Efficient SmallSat Operation Using SciBox

Utah State University, Logan, UT

Planning and commanding a space operation is inherently a very complex task requiring highly skilled operators from various disciplines coordinating in a timely manner to ensure both smooth and successful operation. This process can be performed manually, however, resolving conflicts quickly becomes an intensive iterative process that underuses a space system’s resources and renders it less responsive to sudden schedule changes. Increasingly complex space missions combined with the desire to maximize efficiency require a different approach. Responding to these challenges is SciBox, an autonomous planning and commanding system and a technology enabler for space operations, developed by the Johns Hopkins University Applied Physics Laboratory (APL). Since its development in 2001, SciBox has automated the processes of translating user requests into a series of satellite operations, searching for observation and data collection opportunities, scheduling required resources and contact with ground stations, generating command sequences to drive payloads and spacecraft, and validating the generated command sequences against operational health and safety constraints. Continual improvements to SciBox and to the SciBox development process through its application on a number of APL small sat missions will be discussed in this paper.

The initial use of SciBox for small sat operations was on the ORS Tech 1 and ORS Tech 2 Multi-mission Bus Demonstration (MBD) program. This program required an easy-to-use, operational management system for use by a non-APL operations team. This instantiation of the SciBox was named S2Ops. With a user-friendly, graphics interface built, this version of SciBox was an ideal solution for the government operations team.

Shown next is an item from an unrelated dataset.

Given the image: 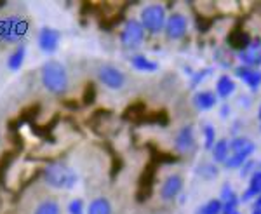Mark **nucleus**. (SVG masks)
Here are the masks:
<instances>
[{"label": "nucleus", "instance_id": "1", "mask_svg": "<svg viewBox=\"0 0 261 214\" xmlns=\"http://www.w3.org/2000/svg\"><path fill=\"white\" fill-rule=\"evenodd\" d=\"M40 82L50 94L63 96L70 87V73L61 61L47 60L40 66Z\"/></svg>", "mask_w": 261, "mask_h": 214}, {"label": "nucleus", "instance_id": "2", "mask_svg": "<svg viewBox=\"0 0 261 214\" xmlns=\"http://www.w3.org/2000/svg\"><path fill=\"white\" fill-rule=\"evenodd\" d=\"M44 181L54 190H71L77 184L79 176L70 166L63 162H50L44 167Z\"/></svg>", "mask_w": 261, "mask_h": 214}, {"label": "nucleus", "instance_id": "3", "mask_svg": "<svg viewBox=\"0 0 261 214\" xmlns=\"http://www.w3.org/2000/svg\"><path fill=\"white\" fill-rule=\"evenodd\" d=\"M28 30H30V23L23 16L9 14L0 18V42L21 44L28 35Z\"/></svg>", "mask_w": 261, "mask_h": 214}, {"label": "nucleus", "instance_id": "4", "mask_svg": "<svg viewBox=\"0 0 261 214\" xmlns=\"http://www.w3.org/2000/svg\"><path fill=\"white\" fill-rule=\"evenodd\" d=\"M98 81L103 87L110 91H120L124 89L125 82H127V77L120 68L113 65H101L98 68Z\"/></svg>", "mask_w": 261, "mask_h": 214}, {"label": "nucleus", "instance_id": "5", "mask_svg": "<svg viewBox=\"0 0 261 214\" xmlns=\"http://www.w3.org/2000/svg\"><path fill=\"white\" fill-rule=\"evenodd\" d=\"M141 26L145 30H148L151 33L161 32L166 24V9L159 4H151V6H146L145 9L141 11Z\"/></svg>", "mask_w": 261, "mask_h": 214}, {"label": "nucleus", "instance_id": "6", "mask_svg": "<svg viewBox=\"0 0 261 214\" xmlns=\"http://www.w3.org/2000/svg\"><path fill=\"white\" fill-rule=\"evenodd\" d=\"M143 37H145V28L141 26V23L140 21L130 19L125 23V26L122 28L120 42L125 49H134L143 42Z\"/></svg>", "mask_w": 261, "mask_h": 214}, {"label": "nucleus", "instance_id": "7", "mask_svg": "<svg viewBox=\"0 0 261 214\" xmlns=\"http://www.w3.org/2000/svg\"><path fill=\"white\" fill-rule=\"evenodd\" d=\"M60 42H61V32L56 30V28L44 26L39 32V47L45 54L56 52L58 47H60Z\"/></svg>", "mask_w": 261, "mask_h": 214}, {"label": "nucleus", "instance_id": "8", "mask_svg": "<svg viewBox=\"0 0 261 214\" xmlns=\"http://www.w3.org/2000/svg\"><path fill=\"white\" fill-rule=\"evenodd\" d=\"M166 32L167 37L172 40H178L187 33V18L179 12H174L169 19L166 21Z\"/></svg>", "mask_w": 261, "mask_h": 214}, {"label": "nucleus", "instance_id": "9", "mask_svg": "<svg viewBox=\"0 0 261 214\" xmlns=\"http://www.w3.org/2000/svg\"><path fill=\"white\" fill-rule=\"evenodd\" d=\"M174 146H176V150L181 153H188L195 148V138H193V129L190 127V125L183 127L178 132L176 141H174Z\"/></svg>", "mask_w": 261, "mask_h": 214}, {"label": "nucleus", "instance_id": "10", "mask_svg": "<svg viewBox=\"0 0 261 214\" xmlns=\"http://www.w3.org/2000/svg\"><path fill=\"white\" fill-rule=\"evenodd\" d=\"M241 60L247 66H259L261 65V40H252L249 45L241 52Z\"/></svg>", "mask_w": 261, "mask_h": 214}, {"label": "nucleus", "instance_id": "11", "mask_svg": "<svg viewBox=\"0 0 261 214\" xmlns=\"http://www.w3.org/2000/svg\"><path fill=\"white\" fill-rule=\"evenodd\" d=\"M181 188H183V179H181L179 176L172 174V176H169V178H167L166 181L162 183L161 197H162L164 200H171V199H174V197L179 194Z\"/></svg>", "mask_w": 261, "mask_h": 214}, {"label": "nucleus", "instance_id": "12", "mask_svg": "<svg viewBox=\"0 0 261 214\" xmlns=\"http://www.w3.org/2000/svg\"><path fill=\"white\" fill-rule=\"evenodd\" d=\"M235 73H237V77L242 78L251 89H258L259 87V84H261V71L259 70L249 68V66H241V68H237Z\"/></svg>", "mask_w": 261, "mask_h": 214}, {"label": "nucleus", "instance_id": "13", "mask_svg": "<svg viewBox=\"0 0 261 214\" xmlns=\"http://www.w3.org/2000/svg\"><path fill=\"white\" fill-rule=\"evenodd\" d=\"M228 44L233 49H239V51L242 52L244 49L251 44V37L247 35L244 30H241V28H235V30H231L230 35H228Z\"/></svg>", "mask_w": 261, "mask_h": 214}, {"label": "nucleus", "instance_id": "14", "mask_svg": "<svg viewBox=\"0 0 261 214\" xmlns=\"http://www.w3.org/2000/svg\"><path fill=\"white\" fill-rule=\"evenodd\" d=\"M113 207L110 200L105 197H96L94 200H91L89 205L86 207V214H112Z\"/></svg>", "mask_w": 261, "mask_h": 214}, {"label": "nucleus", "instance_id": "15", "mask_svg": "<svg viewBox=\"0 0 261 214\" xmlns=\"http://www.w3.org/2000/svg\"><path fill=\"white\" fill-rule=\"evenodd\" d=\"M153 179H155V169L151 166H148L143 173L140 179V197L143 199H148L151 194V188H153Z\"/></svg>", "mask_w": 261, "mask_h": 214}, {"label": "nucleus", "instance_id": "16", "mask_svg": "<svg viewBox=\"0 0 261 214\" xmlns=\"http://www.w3.org/2000/svg\"><path fill=\"white\" fill-rule=\"evenodd\" d=\"M61 205L54 199H44L33 209V214H63Z\"/></svg>", "mask_w": 261, "mask_h": 214}, {"label": "nucleus", "instance_id": "17", "mask_svg": "<svg viewBox=\"0 0 261 214\" xmlns=\"http://www.w3.org/2000/svg\"><path fill=\"white\" fill-rule=\"evenodd\" d=\"M24 58H27V49H24V45H18V47L12 51L9 60H7V66H9V70L18 71L21 66H23Z\"/></svg>", "mask_w": 261, "mask_h": 214}, {"label": "nucleus", "instance_id": "18", "mask_svg": "<svg viewBox=\"0 0 261 214\" xmlns=\"http://www.w3.org/2000/svg\"><path fill=\"white\" fill-rule=\"evenodd\" d=\"M216 91H218V94H220L221 98H228V96L233 94V91H235V82L231 81L228 75H223V77H220V81H218V84H216Z\"/></svg>", "mask_w": 261, "mask_h": 214}, {"label": "nucleus", "instance_id": "19", "mask_svg": "<svg viewBox=\"0 0 261 214\" xmlns=\"http://www.w3.org/2000/svg\"><path fill=\"white\" fill-rule=\"evenodd\" d=\"M130 65L134 66L136 70H140V71H155L159 68V65L157 63H153V61H150L148 58H145V56H133V60H130Z\"/></svg>", "mask_w": 261, "mask_h": 214}, {"label": "nucleus", "instance_id": "20", "mask_svg": "<svg viewBox=\"0 0 261 214\" xmlns=\"http://www.w3.org/2000/svg\"><path fill=\"white\" fill-rule=\"evenodd\" d=\"M195 104L200 110H209V108H213L214 104H216V96L209 91L199 92V94L195 96Z\"/></svg>", "mask_w": 261, "mask_h": 214}, {"label": "nucleus", "instance_id": "21", "mask_svg": "<svg viewBox=\"0 0 261 214\" xmlns=\"http://www.w3.org/2000/svg\"><path fill=\"white\" fill-rule=\"evenodd\" d=\"M228 150H230V145L226 143V140H221L218 141L216 145L213 146V157L216 162H225L228 158Z\"/></svg>", "mask_w": 261, "mask_h": 214}, {"label": "nucleus", "instance_id": "22", "mask_svg": "<svg viewBox=\"0 0 261 214\" xmlns=\"http://www.w3.org/2000/svg\"><path fill=\"white\" fill-rule=\"evenodd\" d=\"M254 195H261V171H259V173L252 174L251 184H249V188H247L246 194H244L242 199L244 200H249L251 197H254Z\"/></svg>", "mask_w": 261, "mask_h": 214}, {"label": "nucleus", "instance_id": "23", "mask_svg": "<svg viewBox=\"0 0 261 214\" xmlns=\"http://www.w3.org/2000/svg\"><path fill=\"white\" fill-rule=\"evenodd\" d=\"M127 117L130 120H134V122H140V120H145V117H146V113H145V106H143L141 103H138V104H134V106H130L127 108Z\"/></svg>", "mask_w": 261, "mask_h": 214}, {"label": "nucleus", "instance_id": "24", "mask_svg": "<svg viewBox=\"0 0 261 214\" xmlns=\"http://www.w3.org/2000/svg\"><path fill=\"white\" fill-rule=\"evenodd\" d=\"M249 155L251 153H247V152H244V153H233L231 157H228L225 160L226 167H239V166H242V164L247 160V157H249Z\"/></svg>", "mask_w": 261, "mask_h": 214}, {"label": "nucleus", "instance_id": "25", "mask_svg": "<svg viewBox=\"0 0 261 214\" xmlns=\"http://www.w3.org/2000/svg\"><path fill=\"white\" fill-rule=\"evenodd\" d=\"M220 212H221L220 200H209V202L200 209L199 214H220Z\"/></svg>", "mask_w": 261, "mask_h": 214}, {"label": "nucleus", "instance_id": "26", "mask_svg": "<svg viewBox=\"0 0 261 214\" xmlns=\"http://www.w3.org/2000/svg\"><path fill=\"white\" fill-rule=\"evenodd\" d=\"M86 207H84V202L81 199H73L68 205V212L70 214H84Z\"/></svg>", "mask_w": 261, "mask_h": 214}, {"label": "nucleus", "instance_id": "27", "mask_svg": "<svg viewBox=\"0 0 261 214\" xmlns=\"http://www.w3.org/2000/svg\"><path fill=\"white\" fill-rule=\"evenodd\" d=\"M204 136H205V146H207V148H213V146H214V138H216V134H214V129L211 127V125H205Z\"/></svg>", "mask_w": 261, "mask_h": 214}, {"label": "nucleus", "instance_id": "28", "mask_svg": "<svg viewBox=\"0 0 261 214\" xmlns=\"http://www.w3.org/2000/svg\"><path fill=\"white\" fill-rule=\"evenodd\" d=\"M252 214H261V209H258V211H256V212H252Z\"/></svg>", "mask_w": 261, "mask_h": 214}, {"label": "nucleus", "instance_id": "29", "mask_svg": "<svg viewBox=\"0 0 261 214\" xmlns=\"http://www.w3.org/2000/svg\"><path fill=\"white\" fill-rule=\"evenodd\" d=\"M259 119H261V108H259Z\"/></svg>", "mask_w": 261, "mask_h": 214}]
</instances>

For the CubeSat Signal Preprocessor Assessment and Test (CAT) mission, APL operates two 3U satellites, each hosting an industry-provided RF instrument, in low Earth orbit (LEO). APL operates the satellites using SciBox, which provides key features to autonomously manage satellite constellations. Given the limited operational resources and the desire to maximize the number of experiments performed, SciBox is an ideal solution for the CAT mission. SciBox reduces the lead time for operations planning by shortening the time-consuming coordination process, reduces cost by automating the labor-intensive processes of human-in-the-loop adjudication of operational priorities, reduces operations risk by systematically checking mission constraints, and maximizes data return by fully evaluating the trade space of experimental opportunities versus spacecraft recorder, downlink, scheduling, and orbital-geometry constraints. SciBox is also used on CAT to generate a command schedule that executes the following operations: South Atlantic Anomaly (SAA) constraints, experiment configuration schedule, ground station contacts, delta-differential drag maneuvers, and flight safety constraints.

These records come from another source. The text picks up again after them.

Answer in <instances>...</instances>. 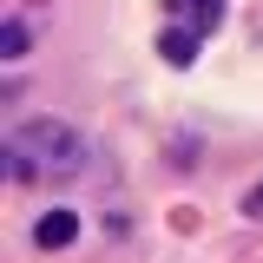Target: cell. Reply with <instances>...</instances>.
Listing matches in <instances>:
<instances>
[{
	"instance_id": "1",
	"label": "cell",
	"mask_w": 263,
	"mask_h": 263,
	"mask_svg": "<svg viewBox=\"0 0 263 263\" xmlns=\"http://www.w3.org/2000/svg\"><path fill=\"white\" fill-rule=\"evenodd\" d=\"M86 138L66 119H27L7 132V178H79Z\"/></svg>"
},
{
	"instance_id": "2",
	"label": "cell",
	"mask_w": 263,
	"mask_h": 263,
	"mask_svg": "<svg viewBox=\"0 0 263 263\" xmlns=\"http://www.w3.org/2000/svg\"><path fill=\"white\" fill-rule=\"evenodd\" d=\"M72 237H79V211H46V217L33 224V243H40V250H66Z\"/></svg>"
},
{
	"instance_id": "3",
	"label": "cell",
	"mask_w": 263,
	"mask_h": 263,
	"mask_svg": "<svg viewBox=\"0 0 263 263\" xmlns=\"http://www.w3.org/2000/svg\"><path fill=\"white\" fill-rule=\"evenodd\" d=\"M197 40H204L197 27H184V33H178V27H164V33H158V53H164L171 66H191V60H197Z\"/></svg>"
},
{
	"instance_id": "4",
	"label": "cell",
	"mask_w": 263,
	"mask_h": 263,
	"mask_svg": "<svg viewBox=\"0 0 263 263\" xmlns=\"http://www.w3.org/2000/svg\"><path fill=\"white\" fill-rule=\"evenodd\" d=\"M171 7H178V13H184L197 33H211L217 20H224V0H171Z\"/></svg>"
},
{
	"instance_id": "5",
	"label": "cell",
	"mask_w": 263,
	"mask_h": 263,
	"mask_svg": "<svg viewBox=\"0 0 263 263\" xmlns=\"http://www.w3.org/2000/svg\"><path fill=\"white\" fill-rule=\"evenodd\" d=\"M0 46H7V60H20V53H27V27L7 20V27H0Z\"/></svg>"
},
{
	"instance_id": "6",
	"label": "cell",
	"mask_w": 263,
	"mask_h": 263,
	"mask_svg": "<svg viewBox=\"0 0 263 263\" xmlns=\"http://www.w3.org/2000/svg\"><path fill=\"white\" fill-rule=\"evenodd\" d=\"M243 211H250V217H263V184H250V191H243Z\"/></svg>"
}]
</instances>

Finally, the latest application of SciBox is to the Electrojet Zeeman Imaging Explorer (EZIE) mission, which studies the electric currents that play a crucial role in the interactions between Earth and the surrounding magnetosphere. EZIE consists of three 6U CubeSats flying in a pearls-on-a-string orbit configuration, each carrying a Microwave Electrojet Magnetogram (MEM) instrument. This mission will utilize the SciBox capabilities demonstrated on CAT, but also include enhanced features such as early spacecraft recovery by using the observed carrier frequency (or Doppler shift), and support the systems integration phase prior to launch.